GIVEN EXERCISE A ▸ In the passage on art museums below, revise the part starting with "In a piece from" and going on through "Louvre in 1793." so that "Louvre" becomes "Uffizi".

** BEGIN EXTRACTED TEXT **

That fallacy is recency bias, or the term for our tendency to overvalue the results directly in front of us purely because they’re the easiest to see and the most visceral to feel—regardless of whether or not they accurately reflect the big picture.
For example, I’ve written before about how we’re now supposed to regard Peggy Guggenheim as the epitome of a “true collector,” despite the fact that she put Jackson Pollock under the same types of contracts in the 1940s that have caused many critics today to lose their minds and cast Stefan Simchowitz as some kind of soul-gulping hellspawn. But almost no one remembers the earlier, more complicated chapters in Guggenheim’s story because her later ones read so much clearer and brighter.
In the Great Museum Debate of 2018, recency bias shows up in the assumption that museums as we’ve known them in our lifetimes are, for all intents and purposes, the way they have always been—and therefore, how they were always meant to be.
Yet history tells us something very different.
In a piece from last year called “How the White Cube Came to Dominate the Art World,” Abigail Cain points out that major public museums didn’t even exist until the 18th century, with the most consequential institutions only cropping up in the latter half of the era. Her examples include the British Museum in 1759 and the Louvre in 1793.
More importantly, her piece clarifies that humanity’s understanding of what an art museum should look like, how an art museum should function, and essentially what an art museum should BE have all been in a state of constant flux practically since the concept debuted.
Using the Paris salons as their model, museums generally began by adopting the same borderline-manic floor-to-ceiling installation style. It wasn’t until the mid-1800s that institutions like London’s National Gallery started installing works only at eye level. True, paintings in this new configuration might still be arranged in multiple rows, but at least visitors could feel more like they were viewing artworks, rather than desperately scanning every inch of a Victorian crime scene for clues.

** END EXTRACTED TEXT **

GIVEN EXERCISE B ▸ Quote the rows below the passage, starting at the first row and going on through the line with "damaged house [270, 286, 408, 348]".

** BEGIN RECORDS **

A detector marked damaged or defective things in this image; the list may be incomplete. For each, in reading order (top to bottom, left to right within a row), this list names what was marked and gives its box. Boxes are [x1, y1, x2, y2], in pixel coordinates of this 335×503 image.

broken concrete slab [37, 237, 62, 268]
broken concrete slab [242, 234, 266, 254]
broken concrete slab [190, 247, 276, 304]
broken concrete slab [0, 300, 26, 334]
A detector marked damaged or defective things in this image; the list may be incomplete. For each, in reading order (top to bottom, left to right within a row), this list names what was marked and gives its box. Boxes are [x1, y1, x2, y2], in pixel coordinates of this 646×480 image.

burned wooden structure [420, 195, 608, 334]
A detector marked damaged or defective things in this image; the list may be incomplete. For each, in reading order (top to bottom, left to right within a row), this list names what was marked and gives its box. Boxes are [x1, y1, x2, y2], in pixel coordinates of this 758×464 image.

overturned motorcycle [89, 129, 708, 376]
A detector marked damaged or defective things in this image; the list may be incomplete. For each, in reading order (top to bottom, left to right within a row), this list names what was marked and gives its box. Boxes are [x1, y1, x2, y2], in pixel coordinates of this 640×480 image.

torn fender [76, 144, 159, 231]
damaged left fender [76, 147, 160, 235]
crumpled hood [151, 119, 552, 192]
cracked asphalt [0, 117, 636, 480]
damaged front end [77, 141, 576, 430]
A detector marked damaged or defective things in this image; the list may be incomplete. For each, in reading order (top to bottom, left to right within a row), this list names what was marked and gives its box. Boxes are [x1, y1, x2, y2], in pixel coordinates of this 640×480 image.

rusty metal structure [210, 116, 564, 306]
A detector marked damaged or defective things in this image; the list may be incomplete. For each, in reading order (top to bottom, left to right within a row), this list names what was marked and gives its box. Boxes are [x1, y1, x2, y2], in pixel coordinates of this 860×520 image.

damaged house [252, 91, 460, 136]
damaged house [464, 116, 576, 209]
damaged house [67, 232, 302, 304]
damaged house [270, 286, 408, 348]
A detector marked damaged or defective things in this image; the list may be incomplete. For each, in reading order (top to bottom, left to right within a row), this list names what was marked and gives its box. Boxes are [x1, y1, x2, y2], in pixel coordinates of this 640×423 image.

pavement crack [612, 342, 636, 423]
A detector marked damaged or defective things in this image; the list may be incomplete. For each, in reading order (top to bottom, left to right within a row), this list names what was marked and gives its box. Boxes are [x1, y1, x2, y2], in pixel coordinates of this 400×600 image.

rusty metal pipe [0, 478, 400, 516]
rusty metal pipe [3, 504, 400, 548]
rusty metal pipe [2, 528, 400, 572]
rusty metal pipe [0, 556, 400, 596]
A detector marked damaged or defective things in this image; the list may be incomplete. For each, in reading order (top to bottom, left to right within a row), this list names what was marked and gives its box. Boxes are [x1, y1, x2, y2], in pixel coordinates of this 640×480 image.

** END RECORDS **

FULL RESPONSE A ▸
In a piece from last year called “How the White Cube Came to Dominate the Art World,” Abigail Cain points out that major public museums didn’t even exist until the 18th century, with the most consequential institutions only cropping up in the latter half of the era. Her examples include the British Museum in 1759 and the Uffizi in 1793.

FULL RESPONSE B ▸
A detector marked damaged or defective things in this image; the list may be incomplete. For each, in reading order (top to bottom, left to right within a row), this list names what was marked and gives its box. Boxes are [x1, y1, x2, y2], in pixel coordinates of this 335×503 image.

broken concrete slab [37, 237, 62, 268]
broken concrete slab [242, 234, 266, 254]
broken concrete slab [190, 247, 276, 304]
broken concrete slab [0, 300, 26, 334]
A detector marked damaged or defective things in this image; the list may be incomplete. For each, in reading order (top to bottom, left to right within a row), this list names what was marked and gives its box. Boxes are [x1, y1, x2, y2], in pixel coordinates of this 646×480 image.

burned wooden structure [420, 195, 608, 334]
A detector marked damaged or defective things in this image; the list may be incomplete. For each, in reading order (top to bottom, left to right within a row), this list names what was marked and gives its box. Boxes are [x1, y1, x2, y2], in pixel coordinates of this 758×464 image.

overturned motorcycle [89, 129, 708, 376]
A detector marked damaged or defective things in this image; the list may be incomplete. For each, in reading order (top to bottom, left to right within a row), this list names what was marked and gives its box. Boxes are [x1, y1, x2, y2], in pixel coordinates of this 640×480 image.

torn fender [76, 144, 159, 231]
damaged left fender [76, 147, 160, 235]
crumpled hood [151, 119, 552, 192]
cracked asphalt [0, 117, 636, 480]
damaged front end [77, 141, 576, 430]
A detector marked damaged or defective things in this image; the list may be incomplete. For each, in reading order (top to bottom, left to right within a row), this list names what was marked and gives its box. Boxes are [x1, y1, x2, y2], in pixel coordinates of this 640×480 image.

rusty metal structure [210, 116, 564, 306]
A detector marked damaged or defective things in this image; the list may be incomplete. For each, in reading order (top to bottom, left to right within a row), this list names what was marked and gives its box. Boxes are [x1, y1, x2, y2], in pixel coordinates of this 860×520 image.

damaged house [252, 91, 460, 136]
damaged house [464, 116, 576, 209]
damaged house [67, 232, 302, 304]
damaged house [270, 286, 408, 348]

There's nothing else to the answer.